### Data entries
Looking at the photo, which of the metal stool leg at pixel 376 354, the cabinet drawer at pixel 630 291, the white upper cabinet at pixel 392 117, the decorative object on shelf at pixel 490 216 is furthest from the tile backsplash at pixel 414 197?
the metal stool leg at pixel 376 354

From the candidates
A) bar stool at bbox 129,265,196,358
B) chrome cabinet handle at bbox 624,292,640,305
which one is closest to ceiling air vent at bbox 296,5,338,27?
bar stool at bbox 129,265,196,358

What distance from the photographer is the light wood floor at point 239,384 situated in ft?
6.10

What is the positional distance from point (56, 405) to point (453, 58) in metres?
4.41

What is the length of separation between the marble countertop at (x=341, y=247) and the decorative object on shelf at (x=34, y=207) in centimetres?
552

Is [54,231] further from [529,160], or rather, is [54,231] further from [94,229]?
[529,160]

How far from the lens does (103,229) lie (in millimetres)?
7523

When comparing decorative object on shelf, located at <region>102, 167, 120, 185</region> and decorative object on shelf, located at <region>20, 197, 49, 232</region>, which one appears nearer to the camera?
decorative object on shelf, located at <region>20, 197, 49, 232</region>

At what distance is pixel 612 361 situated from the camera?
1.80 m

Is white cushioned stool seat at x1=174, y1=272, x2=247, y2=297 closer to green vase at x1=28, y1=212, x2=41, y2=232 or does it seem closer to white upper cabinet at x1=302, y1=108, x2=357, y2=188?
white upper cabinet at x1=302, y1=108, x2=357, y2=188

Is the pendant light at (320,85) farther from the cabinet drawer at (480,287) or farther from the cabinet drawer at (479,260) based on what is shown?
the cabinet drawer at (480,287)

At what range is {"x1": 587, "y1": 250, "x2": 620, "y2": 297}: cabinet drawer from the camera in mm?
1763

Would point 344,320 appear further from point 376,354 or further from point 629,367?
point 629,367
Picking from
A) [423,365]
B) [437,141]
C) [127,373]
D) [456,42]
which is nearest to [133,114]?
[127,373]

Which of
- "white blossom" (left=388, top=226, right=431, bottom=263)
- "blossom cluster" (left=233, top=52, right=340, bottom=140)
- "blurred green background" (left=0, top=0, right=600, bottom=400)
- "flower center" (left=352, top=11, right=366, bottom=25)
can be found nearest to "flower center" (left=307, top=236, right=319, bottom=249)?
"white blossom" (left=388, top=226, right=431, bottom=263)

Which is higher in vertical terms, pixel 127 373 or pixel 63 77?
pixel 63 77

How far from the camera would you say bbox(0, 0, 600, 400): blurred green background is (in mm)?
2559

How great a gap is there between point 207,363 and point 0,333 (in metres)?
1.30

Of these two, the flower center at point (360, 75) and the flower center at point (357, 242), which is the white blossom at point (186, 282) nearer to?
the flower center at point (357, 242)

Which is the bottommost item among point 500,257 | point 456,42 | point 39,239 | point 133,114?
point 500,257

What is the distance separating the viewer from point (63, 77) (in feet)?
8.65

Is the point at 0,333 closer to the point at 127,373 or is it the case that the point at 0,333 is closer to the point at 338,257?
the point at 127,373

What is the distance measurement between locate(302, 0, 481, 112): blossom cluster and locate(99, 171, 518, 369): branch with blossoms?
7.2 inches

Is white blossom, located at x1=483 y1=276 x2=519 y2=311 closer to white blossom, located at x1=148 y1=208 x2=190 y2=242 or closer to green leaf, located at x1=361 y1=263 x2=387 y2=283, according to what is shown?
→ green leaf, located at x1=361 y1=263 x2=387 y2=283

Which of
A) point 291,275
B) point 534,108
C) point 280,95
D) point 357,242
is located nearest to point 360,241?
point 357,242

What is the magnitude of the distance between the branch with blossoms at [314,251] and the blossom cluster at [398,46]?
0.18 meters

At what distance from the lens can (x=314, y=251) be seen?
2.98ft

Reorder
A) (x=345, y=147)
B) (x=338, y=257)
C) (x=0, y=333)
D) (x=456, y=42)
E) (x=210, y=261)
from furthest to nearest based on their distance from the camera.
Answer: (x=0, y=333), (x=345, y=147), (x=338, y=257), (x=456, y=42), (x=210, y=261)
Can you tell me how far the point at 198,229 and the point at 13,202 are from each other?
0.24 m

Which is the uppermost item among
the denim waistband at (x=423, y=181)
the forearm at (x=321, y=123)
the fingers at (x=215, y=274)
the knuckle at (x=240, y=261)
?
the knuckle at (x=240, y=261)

...

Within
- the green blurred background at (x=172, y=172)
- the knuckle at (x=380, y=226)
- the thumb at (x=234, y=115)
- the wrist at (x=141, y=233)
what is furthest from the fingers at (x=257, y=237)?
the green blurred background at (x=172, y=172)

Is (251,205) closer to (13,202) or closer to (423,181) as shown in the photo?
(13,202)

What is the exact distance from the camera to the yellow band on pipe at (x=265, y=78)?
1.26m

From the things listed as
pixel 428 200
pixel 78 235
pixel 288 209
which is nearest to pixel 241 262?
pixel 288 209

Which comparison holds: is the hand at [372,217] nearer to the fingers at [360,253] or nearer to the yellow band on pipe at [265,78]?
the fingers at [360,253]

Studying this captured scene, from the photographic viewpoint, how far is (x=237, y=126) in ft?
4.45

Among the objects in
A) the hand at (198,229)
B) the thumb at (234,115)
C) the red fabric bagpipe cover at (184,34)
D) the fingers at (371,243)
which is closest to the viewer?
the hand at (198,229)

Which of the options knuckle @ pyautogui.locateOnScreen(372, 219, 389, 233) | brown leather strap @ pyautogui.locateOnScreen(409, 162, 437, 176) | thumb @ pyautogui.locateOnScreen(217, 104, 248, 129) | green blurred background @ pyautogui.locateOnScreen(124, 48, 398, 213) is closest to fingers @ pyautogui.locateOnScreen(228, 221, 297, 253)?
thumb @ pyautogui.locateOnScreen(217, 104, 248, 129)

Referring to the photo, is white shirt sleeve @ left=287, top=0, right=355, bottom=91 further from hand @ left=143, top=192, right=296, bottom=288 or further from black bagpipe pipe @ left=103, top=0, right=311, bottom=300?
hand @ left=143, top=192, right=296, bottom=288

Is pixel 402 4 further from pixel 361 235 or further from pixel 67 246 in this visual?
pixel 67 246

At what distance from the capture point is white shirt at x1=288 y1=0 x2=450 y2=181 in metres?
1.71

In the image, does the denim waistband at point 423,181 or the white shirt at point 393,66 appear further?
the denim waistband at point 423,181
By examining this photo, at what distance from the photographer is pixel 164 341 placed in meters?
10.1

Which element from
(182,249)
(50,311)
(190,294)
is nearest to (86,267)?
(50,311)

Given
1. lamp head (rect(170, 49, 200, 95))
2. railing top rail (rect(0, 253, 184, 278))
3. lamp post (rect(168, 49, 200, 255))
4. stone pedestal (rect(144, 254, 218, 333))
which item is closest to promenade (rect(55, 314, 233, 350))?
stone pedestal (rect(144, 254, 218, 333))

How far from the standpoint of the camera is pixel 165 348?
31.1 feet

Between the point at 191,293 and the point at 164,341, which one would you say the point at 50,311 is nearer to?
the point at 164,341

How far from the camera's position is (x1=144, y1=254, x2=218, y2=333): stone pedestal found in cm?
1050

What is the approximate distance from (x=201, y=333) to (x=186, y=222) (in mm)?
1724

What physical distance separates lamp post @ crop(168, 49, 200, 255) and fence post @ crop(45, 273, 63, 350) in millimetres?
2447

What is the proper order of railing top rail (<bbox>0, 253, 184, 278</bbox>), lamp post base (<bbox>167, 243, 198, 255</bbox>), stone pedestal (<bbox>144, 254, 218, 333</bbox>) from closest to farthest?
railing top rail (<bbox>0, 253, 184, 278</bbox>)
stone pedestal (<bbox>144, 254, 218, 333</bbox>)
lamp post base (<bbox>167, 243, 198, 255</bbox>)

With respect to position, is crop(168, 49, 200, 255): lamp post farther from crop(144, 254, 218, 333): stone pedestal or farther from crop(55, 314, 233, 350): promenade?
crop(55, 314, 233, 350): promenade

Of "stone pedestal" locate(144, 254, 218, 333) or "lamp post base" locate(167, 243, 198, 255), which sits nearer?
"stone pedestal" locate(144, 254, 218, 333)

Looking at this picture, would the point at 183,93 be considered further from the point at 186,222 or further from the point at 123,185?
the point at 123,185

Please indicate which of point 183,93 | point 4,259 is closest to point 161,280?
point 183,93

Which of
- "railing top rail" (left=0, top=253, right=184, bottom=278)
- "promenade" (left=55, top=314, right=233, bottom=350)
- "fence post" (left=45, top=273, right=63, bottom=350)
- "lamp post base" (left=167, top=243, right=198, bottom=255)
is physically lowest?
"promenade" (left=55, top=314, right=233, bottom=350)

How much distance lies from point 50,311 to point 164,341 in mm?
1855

### Exercise directions
Collect every line of the material above that contains the word "millimetres".

### Result for this task
How far from the lens does (103,229) lie (in millimetres)?
What physical distance separates lamp post @ crop(168, 49, 200, 255) and fence post @ crop(45, 273, 63, 350) in millimetres?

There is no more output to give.